• _Arbeitsauftrag A_
Schreibe die Datensätze neu, beginnend mit der Zeile, die „From the viewer, what“ enthält, und endend mit dem letzten Datensatz. Ersetze dabei „viewer“ durch „observer“ und lass alles andere unverändert.

• _Lesetext_
####

Montag, 7. April 2008

NRW ist bildungspolitisches "Entwicklungsland"......

Es hagelt Elternproteste - zu Recht - sie bleiben ungehört - zu Unrecht....
Nordrhein-Westfalen ist das einzige Bundesland, welches die größten ersten Grundschulklassen hat. Hinzu kommt, dass Erst- und Zweitklässler zusammen unterrichtet werden.*

In unserem kleinen Ort wird das "historisch" überholte Schulmodell im zweiten Jahr wieder eingeübt. Zwischenzeitlich sind die Kinder - auf deren Kosten - dieses unheilvolle Schulexperiment durchgezogen wird, in der zweiten Klasse, mit dem Ergebnis, dass die Zweiklässler gewaltige Rückstände haben. Die Erstklässler sind - dank ihrer Hilfslehrer - hingegen recht erfolgreich. Die Lehrerin ist völlig überfordert....

Man hätte den Ausgang dieses Experiments vorhersagen können. Natürlich macht es den Kleinen großen Spass ihr Können an die jüngeren Mitschüler weiter zu geben. Der Haken: wie erwerben die "Könner" ihr weiteres Wissen, wenn ständig gemeinsam unterrichtet wird. Logisch, das ist für eine Lehrkraft quasi nicht machbar.

####

• _Arbeitsauftrag B_
Tippe den Text über die Grundschulklassen in NRW vollständig und unverändert ab.

• _Übungsmaterial_

####

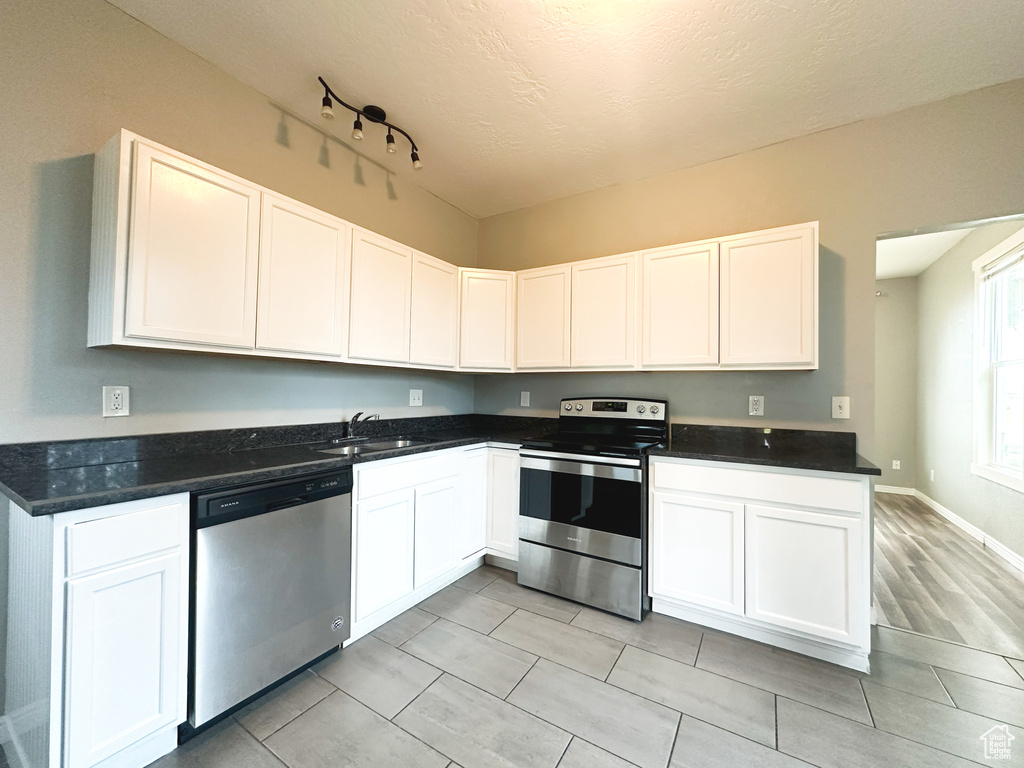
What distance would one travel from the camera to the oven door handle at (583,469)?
231cm

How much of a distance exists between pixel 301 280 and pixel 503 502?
6.07 ft

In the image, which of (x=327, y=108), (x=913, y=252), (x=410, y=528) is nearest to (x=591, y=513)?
(x=410, y=528)

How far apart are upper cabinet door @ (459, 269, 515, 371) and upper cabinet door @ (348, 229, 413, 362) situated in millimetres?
531

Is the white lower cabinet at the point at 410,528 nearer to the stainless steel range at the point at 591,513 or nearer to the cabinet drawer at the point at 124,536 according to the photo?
the stainless steel range at the point at 591,513

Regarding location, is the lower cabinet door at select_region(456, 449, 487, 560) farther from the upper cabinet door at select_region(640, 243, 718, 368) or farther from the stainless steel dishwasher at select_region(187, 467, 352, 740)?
the upper cabinet door at select_region(640, 243, 718, 368)

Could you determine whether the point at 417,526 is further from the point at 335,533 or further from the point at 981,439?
the point at 981,439

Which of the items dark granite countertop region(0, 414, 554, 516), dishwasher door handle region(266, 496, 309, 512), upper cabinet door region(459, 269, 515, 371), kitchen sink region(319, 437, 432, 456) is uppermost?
upper cabinet door region(459, 269, 515, 371)

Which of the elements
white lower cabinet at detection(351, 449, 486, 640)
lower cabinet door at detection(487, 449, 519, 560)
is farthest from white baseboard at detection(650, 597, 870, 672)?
white lower cabinet at detection(351, 449, 486, 640)

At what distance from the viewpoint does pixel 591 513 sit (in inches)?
95.6

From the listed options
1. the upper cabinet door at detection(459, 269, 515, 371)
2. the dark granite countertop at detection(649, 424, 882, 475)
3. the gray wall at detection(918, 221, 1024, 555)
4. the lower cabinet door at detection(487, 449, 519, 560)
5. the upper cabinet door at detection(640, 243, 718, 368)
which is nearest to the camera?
the dark granite countertop at detection(649, 424, 882, 475)

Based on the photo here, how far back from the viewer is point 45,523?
45.4 inches

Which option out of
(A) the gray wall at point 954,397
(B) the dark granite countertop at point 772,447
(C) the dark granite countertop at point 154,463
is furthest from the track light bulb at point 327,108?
(A) the gray wall at point 954,397

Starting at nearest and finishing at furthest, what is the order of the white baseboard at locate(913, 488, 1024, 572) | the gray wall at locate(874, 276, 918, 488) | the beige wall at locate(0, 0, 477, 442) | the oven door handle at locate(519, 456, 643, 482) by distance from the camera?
the beige wall at locate(0, 0, 477, 442) < the oven door handle at locate(519, 456, 643, 482) < the white baseboard at locate(913, 488, 1024, 572) < the gray wall at locate(874, 276, 918, 488)

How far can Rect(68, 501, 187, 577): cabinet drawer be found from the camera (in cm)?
116
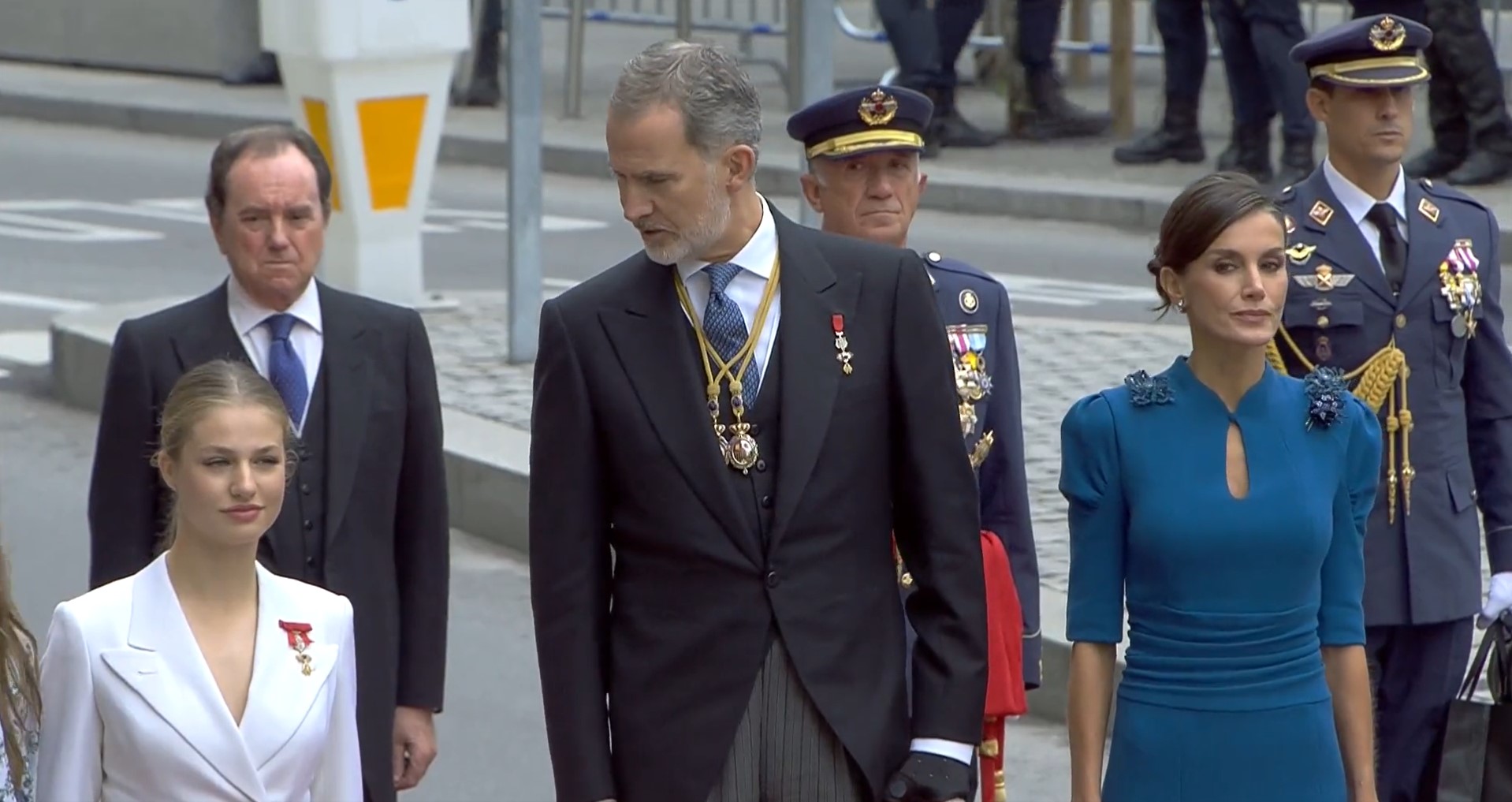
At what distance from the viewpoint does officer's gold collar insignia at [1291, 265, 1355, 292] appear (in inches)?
210

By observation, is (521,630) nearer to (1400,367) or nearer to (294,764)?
(1400,367)

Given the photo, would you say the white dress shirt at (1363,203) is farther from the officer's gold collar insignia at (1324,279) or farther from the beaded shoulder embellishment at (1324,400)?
the beaded shoulder embellishment at (1324,400)

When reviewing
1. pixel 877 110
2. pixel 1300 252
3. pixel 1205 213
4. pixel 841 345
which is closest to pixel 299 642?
pixel 841 345

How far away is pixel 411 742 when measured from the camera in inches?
192

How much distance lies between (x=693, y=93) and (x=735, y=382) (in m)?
0.42

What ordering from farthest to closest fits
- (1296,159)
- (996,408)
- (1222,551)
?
(1296,159)
(996,408)
(1222,551)

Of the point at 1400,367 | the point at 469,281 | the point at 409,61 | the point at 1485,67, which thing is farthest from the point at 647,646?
the point at 1485,67

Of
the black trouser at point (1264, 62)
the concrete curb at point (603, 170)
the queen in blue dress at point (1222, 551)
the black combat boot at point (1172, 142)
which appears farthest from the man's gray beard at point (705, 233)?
the black combat boot at point (1172, 142)

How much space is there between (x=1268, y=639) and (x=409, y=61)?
28.0 ft

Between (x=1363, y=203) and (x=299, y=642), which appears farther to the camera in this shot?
(x=1363, y=203)

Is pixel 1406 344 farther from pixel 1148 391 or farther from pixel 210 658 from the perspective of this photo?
pixel 210 658

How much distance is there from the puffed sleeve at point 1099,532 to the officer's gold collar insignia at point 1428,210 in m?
1.36

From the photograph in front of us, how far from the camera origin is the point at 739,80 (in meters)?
3.89

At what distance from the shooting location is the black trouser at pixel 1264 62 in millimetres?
15047
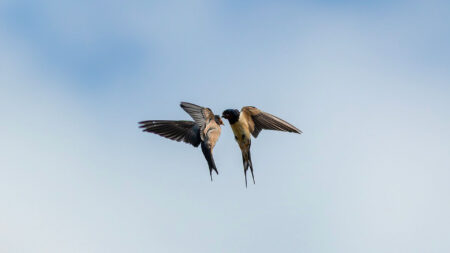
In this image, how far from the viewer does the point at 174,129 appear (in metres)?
15.1

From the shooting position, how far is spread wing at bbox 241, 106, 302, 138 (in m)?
15.7

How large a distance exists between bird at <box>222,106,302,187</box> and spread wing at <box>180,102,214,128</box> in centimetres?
61

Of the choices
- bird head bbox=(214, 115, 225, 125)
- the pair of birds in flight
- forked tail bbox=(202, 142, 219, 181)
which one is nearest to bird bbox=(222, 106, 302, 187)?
the pair of birds in flight

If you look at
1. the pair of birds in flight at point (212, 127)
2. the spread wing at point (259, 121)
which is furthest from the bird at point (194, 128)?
the spread wing at point (259, 121)

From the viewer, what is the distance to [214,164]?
45.8 ft

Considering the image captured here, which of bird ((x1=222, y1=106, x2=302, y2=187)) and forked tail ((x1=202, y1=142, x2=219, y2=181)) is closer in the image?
forked tail ((x1=202, y1=142, x2=219, y2=181))

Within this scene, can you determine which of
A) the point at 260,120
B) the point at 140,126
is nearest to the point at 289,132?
the point at 260,120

####

• _Antwort A_
From the observer, what is the distance to [214,164]?
45.8 ft

Considering the image captured here, which of bird ((x1=222, y1=106, x2=302, y2=187)) and forked tail ((x1=202, y1=142, x2=219, y2=181)) is closer in the image?
forked tail ((x1=202, y1=142, x2=219, y2=181))

Within this scene, can you determine which of
A) the point at 260,120
B) the point at 140,126
is nearest to the point at 289,132?
the point at 260,120

• _Antwort B_
Montag, 7. April 2008

NRW ist bildungspolitisches "Entwicklungsland"......

Es hagelt Elternproteste - zu Recht - sie bleiben ungehört - zu Unrecht....
Nordrhein-Westfalen ist das einzige Bundesland, welches die größten ersten Grundschulklassen hat. Hinzu kommt, dass Erst- und Zweitklässler zusammen unterrichtet werden.*

In unserem kleinen Ort wird das "historisch" überholte Schulmodell im zweiten Jahr wieder eingeübt. Zwischenzeitlich sind die Kinder - auf deren Kosten - dieses unheilvolle Schulexperiment durchgezogen wird, in der zweiten Klasse, mit dem Ergebnis, dass die Zweiklässler gewaltige Rückstände haben. Die Erstklässler sind - dank ihrer Hilfslehrer - hingegen recht erfolgreich. Die Lehrerin ist völlig überfordert....

Man hätte den Ausgang dieses Experiments vorhersagen können. Natürlich macht es den Kleinen großen Spass ihr Können an die jüngeren Mitschüler weiter zu geben. Der Haken: wie erwerben die "Könner" ihr weiteres Wissen, wenn ständig gemeinsam unterrichtet wird. Logisch, das ist für eine Lehrkraft quasi nicht machbar.